Letzten Samstag war es. Da wollte ich bei der Bank meines Vertrauens Geld abheben. Wieder einmal hielten Punker die Tür auf. Der Automat neben Ihnen war frei. Ich begann mit dem Prozess.
Die beiden sprachen über den Geschlechtsverkehr. Anschaulich, selbstverständlich und laut unterhielten Sie sich. Das Geldabheben dauerte ewig. Ich konnte nicht nicht hinhören, dafür waren die Vokabeln zu … ähm … markant.

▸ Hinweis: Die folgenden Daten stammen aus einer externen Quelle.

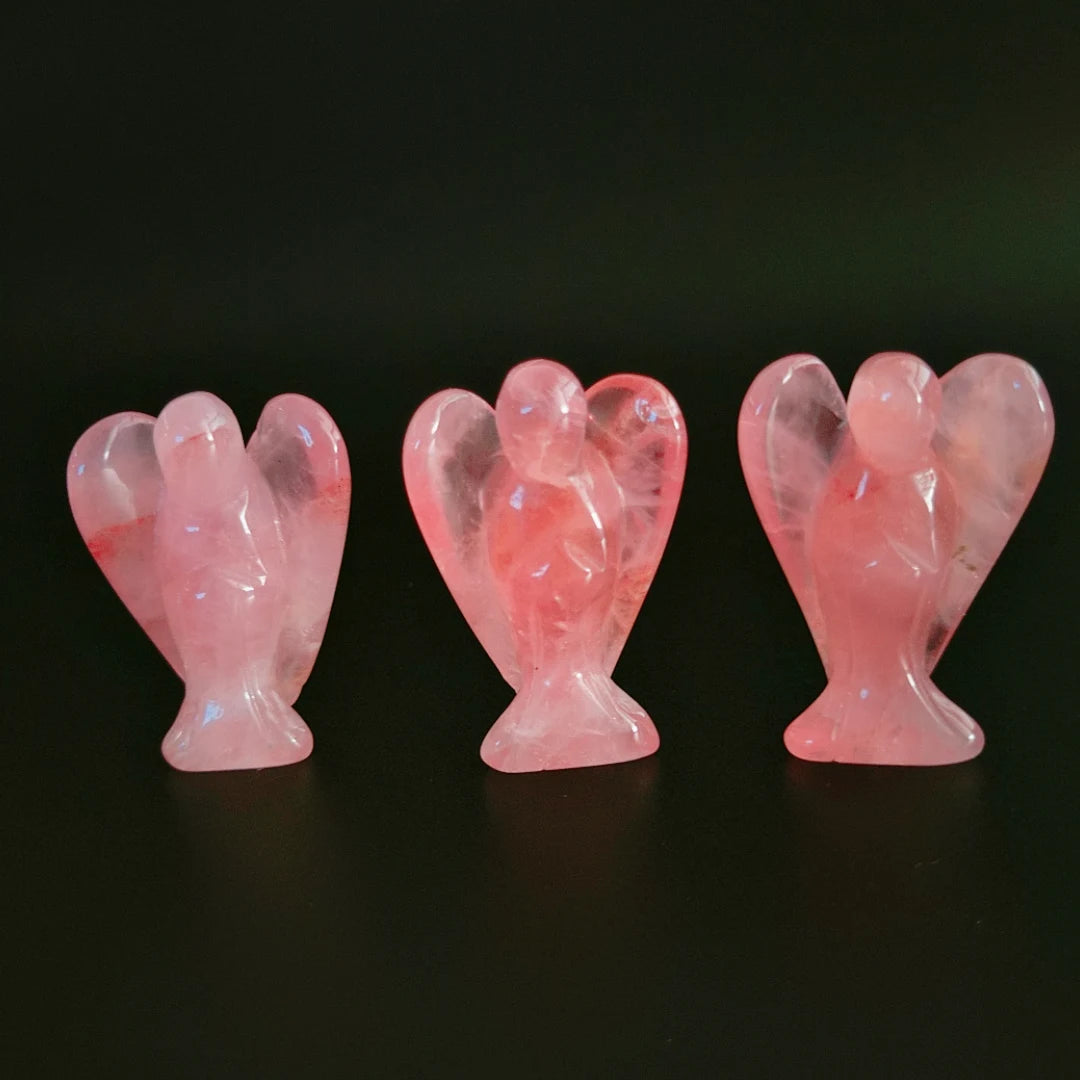 Huiying 2 Inch Handmade Animal Rose Quartz Carved Stones Gift Natural Crystal Angel Carvings Statue Wholesale for Decoration Crafts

Kurz dachte ich: „Bist du zu spießig? [sicherlich: Ja., Anm. d. Verf.]“. Verschiedene Techniken wurden lebhaft mit verschiedenen Partnerinnen illustriert. Dabei verlor es nie den Duktus eines Fachgesprächs (nur die Vokabeln und der Spracheinschlag verriet den unakademischen Rahmen). Zumal dann problematisiert wurde, wie „Mann“ mit starkem Harndrang, nach mehreren Pilsetten, noch Sex haben könne – Immer noch kein Geld!
Was war ich froh als Sie ohne jedes Anzeichen bei synthetischen Drogen angelangt waren. Doch dem zu zuhören, hinterließ ich der älteren Dame hinter mir.